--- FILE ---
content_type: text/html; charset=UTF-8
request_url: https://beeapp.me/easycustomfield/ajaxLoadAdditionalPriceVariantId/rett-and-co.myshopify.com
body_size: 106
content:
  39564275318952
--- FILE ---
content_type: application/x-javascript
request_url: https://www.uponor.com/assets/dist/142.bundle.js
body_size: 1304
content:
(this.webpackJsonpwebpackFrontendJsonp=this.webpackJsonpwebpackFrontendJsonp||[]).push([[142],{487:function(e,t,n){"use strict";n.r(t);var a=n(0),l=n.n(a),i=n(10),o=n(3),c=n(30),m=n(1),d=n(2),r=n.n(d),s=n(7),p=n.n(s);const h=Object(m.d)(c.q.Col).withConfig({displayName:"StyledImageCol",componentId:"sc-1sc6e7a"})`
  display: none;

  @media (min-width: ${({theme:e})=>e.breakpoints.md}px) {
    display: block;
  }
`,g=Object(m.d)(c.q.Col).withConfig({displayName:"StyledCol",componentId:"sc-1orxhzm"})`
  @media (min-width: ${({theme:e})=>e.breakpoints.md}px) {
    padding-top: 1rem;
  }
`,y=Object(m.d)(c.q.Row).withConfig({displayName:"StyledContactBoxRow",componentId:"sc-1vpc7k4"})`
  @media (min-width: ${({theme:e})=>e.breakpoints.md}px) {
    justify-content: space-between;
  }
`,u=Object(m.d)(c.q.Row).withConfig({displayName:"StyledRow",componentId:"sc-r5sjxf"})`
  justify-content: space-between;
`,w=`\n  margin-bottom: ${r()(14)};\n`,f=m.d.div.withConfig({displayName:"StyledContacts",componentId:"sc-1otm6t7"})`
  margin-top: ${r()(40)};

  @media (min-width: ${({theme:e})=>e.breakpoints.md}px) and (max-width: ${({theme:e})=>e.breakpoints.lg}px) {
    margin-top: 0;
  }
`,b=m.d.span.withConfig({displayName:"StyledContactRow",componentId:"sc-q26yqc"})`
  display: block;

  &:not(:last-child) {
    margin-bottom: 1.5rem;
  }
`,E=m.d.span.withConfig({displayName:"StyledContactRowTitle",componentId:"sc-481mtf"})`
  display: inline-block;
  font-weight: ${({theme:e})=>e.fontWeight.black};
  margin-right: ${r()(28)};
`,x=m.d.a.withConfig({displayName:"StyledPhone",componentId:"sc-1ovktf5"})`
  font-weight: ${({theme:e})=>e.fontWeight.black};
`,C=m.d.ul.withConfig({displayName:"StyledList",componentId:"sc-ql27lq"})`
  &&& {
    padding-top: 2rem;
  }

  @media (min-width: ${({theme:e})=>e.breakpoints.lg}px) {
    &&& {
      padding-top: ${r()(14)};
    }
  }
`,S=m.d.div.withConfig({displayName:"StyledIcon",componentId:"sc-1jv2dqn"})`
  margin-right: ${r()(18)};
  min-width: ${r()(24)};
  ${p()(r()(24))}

────

Action item> Down to the last line, restate the records exactly.

Response>
--- FILE ---
content_type: text/html; charset=UTF-8
request_url: https://beeapp.me/easycustomfield/ajaxLoadAdditionalPriceVariantId/rett-and-co.myshopify.com
body_size: 106
content:
  39564275318952
--- FILE ---
content_type: application/x-javascript
request_url: https://www.uponor.com/assets/dist/142.bundle.js
body_size: 1304
content:
(this.webpackJsonpwebpackFrontendJsonp=this.webpackJsonpwebpackFrontendJsonp||[]).push([[142],{487:function(e,t,n){"use strict";n.r(t);var a=n(0),l=n.n(a),i=n(10),o=n(3),c=n(30),m=n(1),d=n(2),r=n.n(d),s=n(7),p=n.n(s);const h=Object(m.d)(c.q.Col).withConfig({displayName:"StyledImageCol",componentId:"sc-1sc6e7a"})`
  display: none;

  @media (min-width: ${({theme:e})=>e.breakpoints.md}px) {
    display: block;
  }
`,g=Object(m.d)(c.q.Col).withConfig({displayName:"StyledCol",componentId:"sc-1orxhzm"})`
  @media (min-width: ${({theme:e})=>e.breakpoints.md}px) {
    padding-top: 1rem;
  }
`,y=Object(m.d)(c.q.Row).withConfig({displayName:"StyledContactBoxRow",componentId:"sc-1vpc7k4"})`
  @media (min-width: ${({theme:e})=>e.breakpoints.md}px) {
    justify-content: space-between;
  }
`,u=Object(m.d)(c.q.Row).withConfig({displayName:"StyledRow",componentId:"sc-r5sjxf"})`
  justify-content: space-between;
`,w=`\n  margin-bottom: ${r()(14)};\n`,f=m.d.div.withConfig({displayName:"StyledContacts",componentId:"sc-1otm6t7"})`
  margin-top: ${r()(40)};

  @media (min-width: ${({theme:e})=>e.breakpoints.md}px) and (max-width: ${({theme:e})=>e.breakpoints.lg}px) {
    margin-top: 0;
  }
`,b=m.d.span.withConfig({displayName:"StyledContactRow",componentId:"sc-q26yqc"})`
  display: block;

  &:not(:last-child) {
    margin-bottom: 1.5rem;
  }
`,E=m.d.span.withConfig({displayName:"StyledContactRowTitle",componentId:"sc-481mtf"})`
  display: inline-block;
  font-weight: ${({theme:e})=>e.fontWeight.black};
  margin-right: ${r()(28)};
`,x=m.d.a.withConfig({displayName:"StyledPhone",componentId:"sc-1ovktf5"})`
  font-weight: ${({theme:e})=>e.fontWeight.black};
`,C=m.d.ul.withConfig({displayName:"StyledList",componentId:"sc-ql27lq"})`
  &&& {
    padding-top: 2rem;
  }

  @media (min-width: ${({theme:e})=>e.breakpoints.lg}px) {
    &&& {
      padding-top: ${r()(14)};
    }
  }
`,S=m.d.div.withConfig({displayName:"StyledIcon",componentId:"sc-1jv2dqn"})`
  margin-right: ${r()(18)};
  min-width: ${r()(24)};
  ${p()(r()(24))}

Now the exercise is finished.